"One of the major things to get ready for school is to teach them how to be in the classroom with other children, participate, make friends. So that whole social emotional aspect is very important."
Mary Harrington is the director of the Early Head Start Center at Moore Community House. Everyday she sees the impact quality early education is having on infants and toddlers in Harrison County.
"They learn their basic colors, their letters," she said. "By the time they leave us, most of the time they can pretty much write their names know most of their letters, their numbers."
Moore Community House Director Carol Burnett explained the curriculum is very thorough.
"It is a service for very low income families. It's also a service that has very comprehensive federal performance standards that make it a very rigorous childhood education experience."
Early Head Start serves children birth to age three. For eight hours a day, even through the summer months, children are in the classroom. They eat breakfast, lunch and snack at school, and parents who qualify don't have to pay for any of it. It's all federally funded, and administered through Moore Community House.
"Head Start and Early Head Start target families that are at 100% or 130% over the federal poverty level," said Burnett. "We have room in our program for 104 children, and we usually have a waiting list of 150 to 200 children. There's a great need."

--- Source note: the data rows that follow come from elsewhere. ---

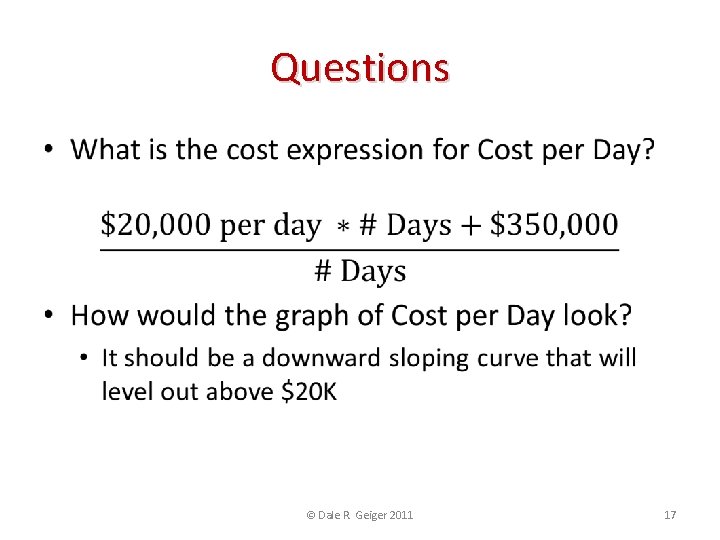 Questions

• What is the cost expression for Cost per Day?

$\frac{\$20{,}000 \text{ per day } * \# \text{ Days} + \$350{,}000}{\# \text{ Days}}$

• How would the graph of Cost per Day look?
  • It should be a downward sloping curve that will level out above $20K

© Dale R Geiger 2011

17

President Obama in his state of the union address, addressed that need saying, "It's time we stop treating childcare as a side issue, or a women's issue and treat it like the national economic priority that it is for all us."
Carol Burnett agrees wholeheartedly.
"I believe that Early Head Start ought to be available to every family with an infant toddler, regardless of their income level. It is the gold standard for early childhood care for infants and toddlers."
Early Head Start works with pregnant women and helps babies transition from home into a child care setting. It also serves children with disabilities.